◆ Provided text
* * *

Last night I couldn’t sleep because I kept replaying all the days moments in my head and getting really excited.  I finally fel asleep when Mushi-shi almost ended… but usally I’m out in the first five minutes of anything I turn on.
Then I was up by 7:30 today because I woke at 7 thinking about how I wanted to better mix Mechanical Love… and I couldn’t fall back asleep out of dire want to do so.  Now I’ve been listening to AD songs over and over.

and AGH! SUSHI STATION WITH ALLEN-SAN!  Today can’t fail as a good day. 
I gotta pick up a few Christmas gifts today… namely Harriet’s… cuz I have not a fucking clue on what to get her.  I have an idea and I have an awesome write-up to go with it of why I got her such a tihng… but I can be much more creative.

Anyways, I gotta go to mass soon… how will I spend my 30 minutes of freedom?

* * *

◆ Dataset content
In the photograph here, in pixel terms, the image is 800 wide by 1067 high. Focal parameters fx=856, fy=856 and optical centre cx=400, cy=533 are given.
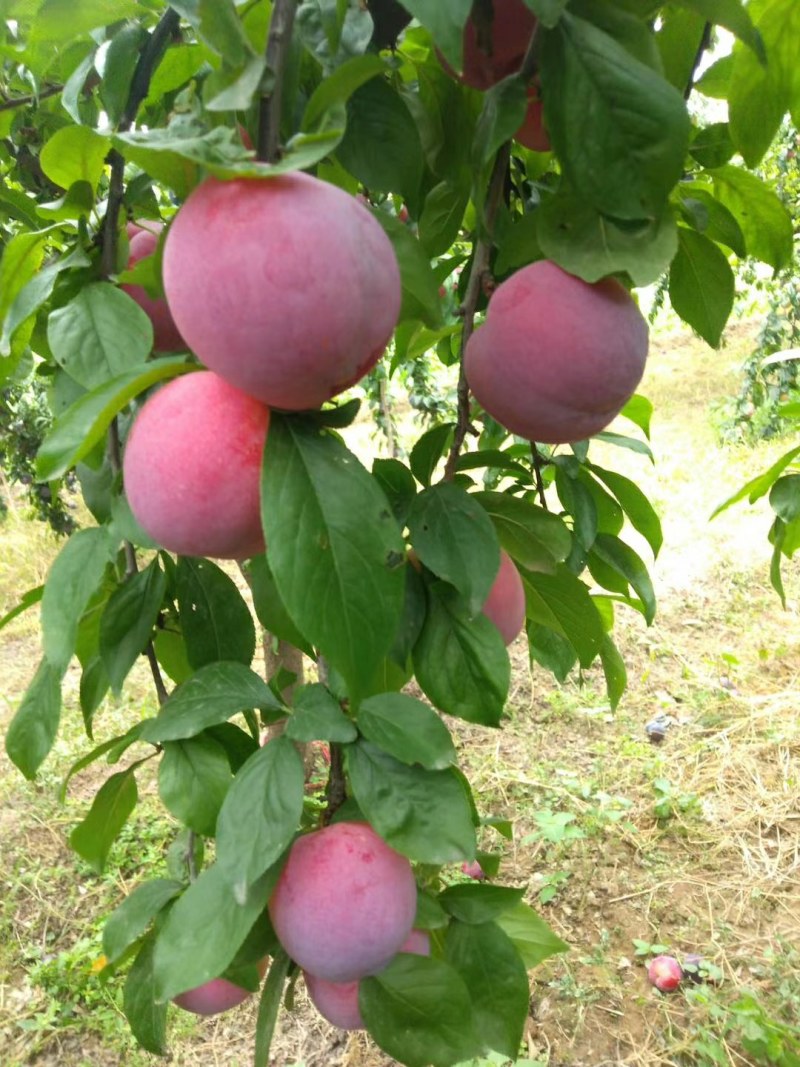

* * *

◆ Instruction 1
According to the provided text, what piece was the writer thinking about mixing better on waking at 7?
◆ Instruction 2
From the provided text, extract the passage starting with "Last night I" and going on through "minutes of freedom?".

◆ Complete output 1
Mechanical Love.

◆ Complete output 2
Last night I couldn’t sleep because I kept replaying all the days moments in my head and getting really excited.  I finally fel asleep when Mushi-shi almost ended… but usally I’m out in the first five minutes of anything I turn on.
Then I was up by 7:30 today because I woke at 7 thinking about how I wanted to better mix Mechanical Love… and I couldn’t fall back asleep out of dire want to do so.  Now I’ve been listening to AD songs over and over.

and AGH! SUSHI STATION WITH ALLEN-SAN!  Today can’t fail as a good day. 
I gotta pick up a few Christmas gifts today… namely Harriet’s… cuz I have not a fucking clue on what to get her.  I have an idea and I have an awesome write-up to go with it of why I got her such a tihng… but I can be much more creative.

Anyways, I gotta go to mass soon… how will I spend my 30 minutes of freedom?